Recompute on-disk hashes and walk the recorded input chain. Catches tampering, drift, and forged manifests. Like status, this module never imports Snakemake.

Source: src/lightcone/engine/verify.py.

Public surface

verify_outputs(project_path, *, universe_id) → Iterator[VerifyResult]

Yield a VerifyResult for every materialized output (i.e. every output with a recipe whose directory exists on disk) in the named universe.

Outputs that aren't materialized at all are silently skipped — that's a question for lc status, not lc verify.

For each materialized output:

  1. Read its manifest. If missing or unparseable → missing_manifest.
  2. Recompute sha256_dir(output_dir). If it doesn't match the recorded data_versiontampered_data (with a recorded … != actual … detail message).
  3. Walk recorded input_versions:
  4. For each declared recipe input, look up the upstream output via find_upstream_output.
  5. If upstream is external (no producer rule) → nothing to chain to.
  6. If upstream's current manifest is missing → broken_chain ("upstream … missing manifest").
  7. If upstream's current data_version ≠ recorded → broken_chain ("upstream … data_version drifted").
  8. If the input is missing from the manifest entirely → broken_chain ("input … missing from manifest").
  9. Otherwise passed=True.

VerifyResult (dataclass)

@dataclass
class VerifyResult:
    output_id: str
    universe_id: str
    output_dir: Path
    passed: bool
    failure: FailureKind | None
    detail: str | None = None

FailureKind

FailureKind = Literal["missing_manifest", "tampered_data", "broken_chain"]

Performance notes

sha256_dir is the dominant cost.
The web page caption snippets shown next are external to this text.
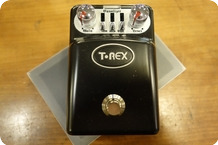 T rex T REX Tonebug Totenschlager Black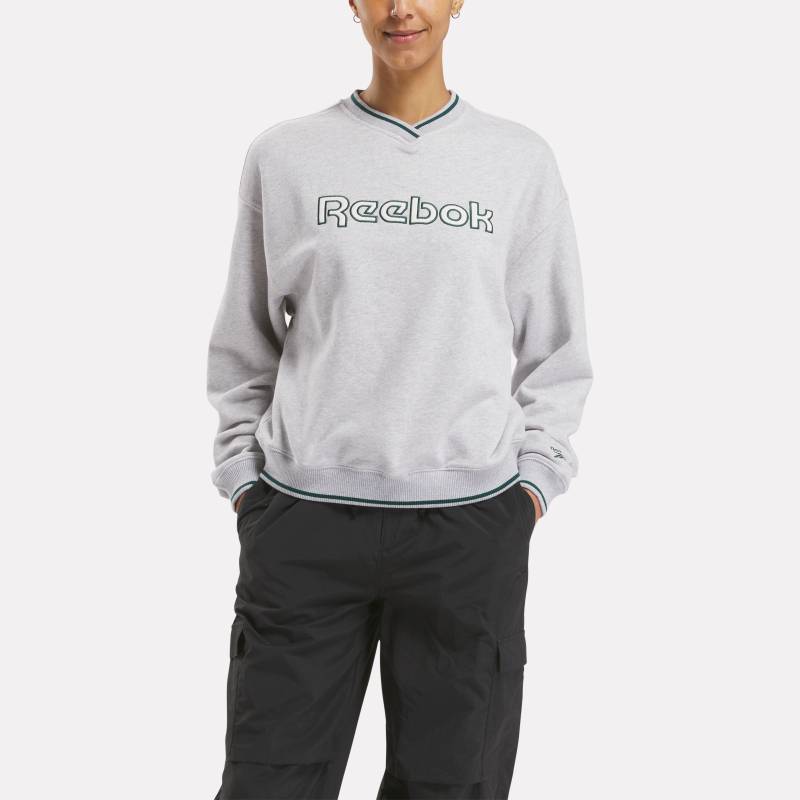 Reebok Sweatshirt von Reebok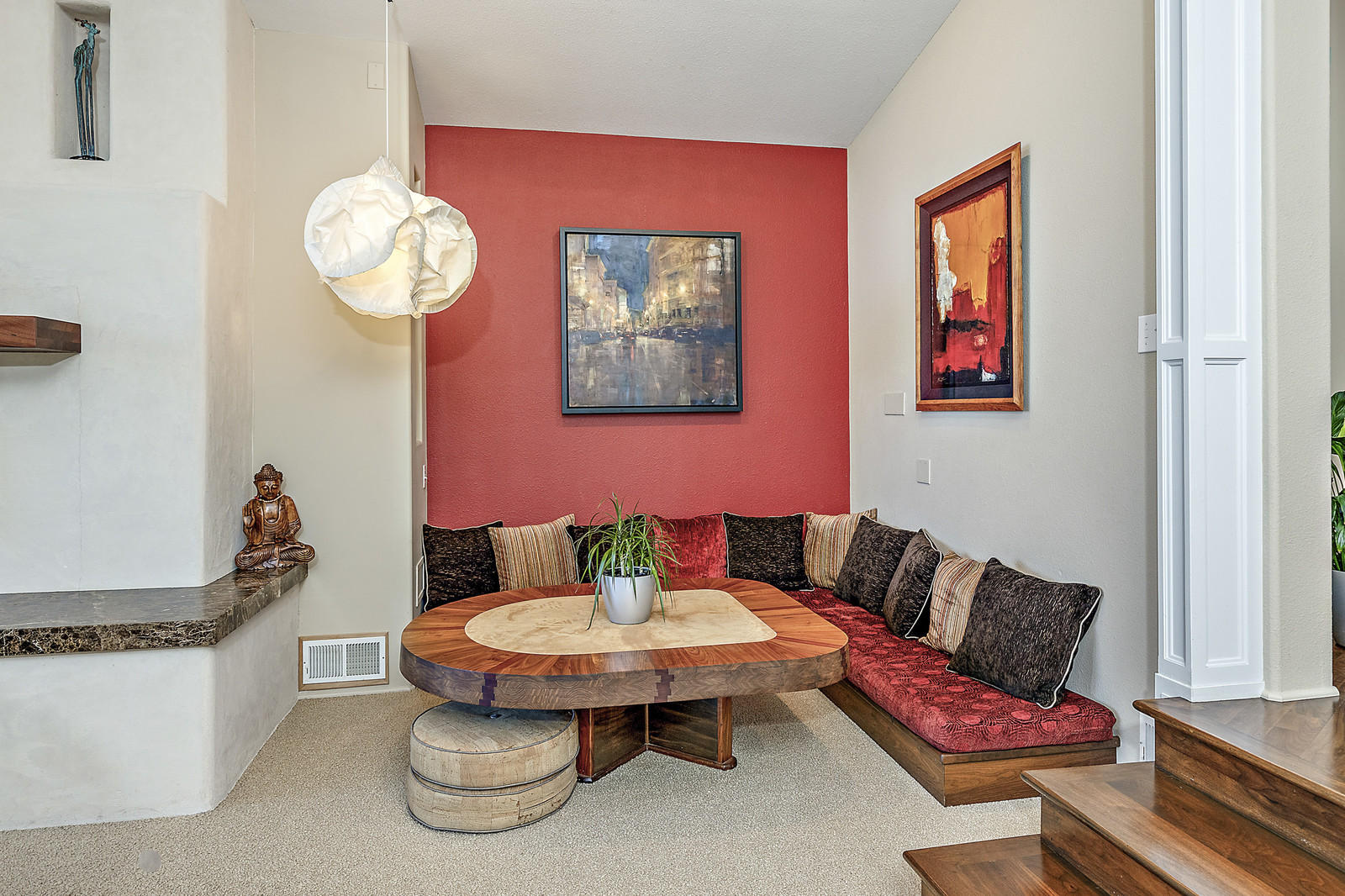 Viewpointe Terrace Subdivision - Residential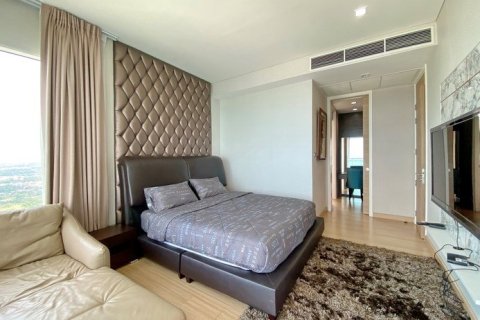 Eigentumswohnung auf Jomtien Beach, Pattaya, Thailand, 2 Schlafzimmer № 222928 - Foto 13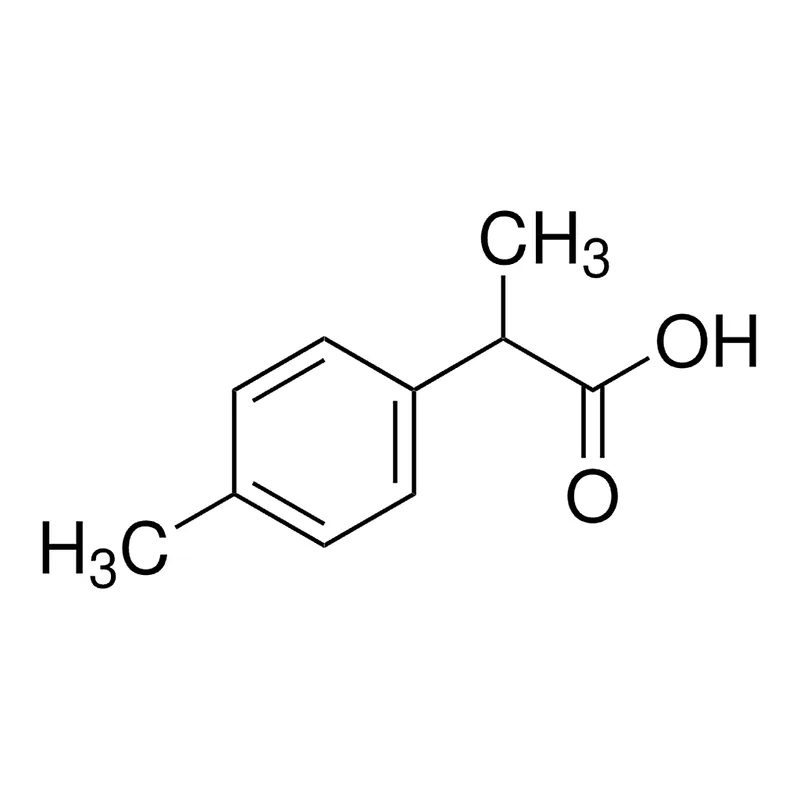Merck (2RS)-2-(4-methylphenyl)propanoic acid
Hashing 10 GB of float arrays takes real wall time. lc status is the cheap version that recomputes code_version only — use that for the day-to-day "is this stale?" question, and lc verify for periodic / pre-publication audits.

Tests

tests/test_verify.py covers each failure kind end-to-end against tmp projects, plus the chain-walking through nested sub-analyses.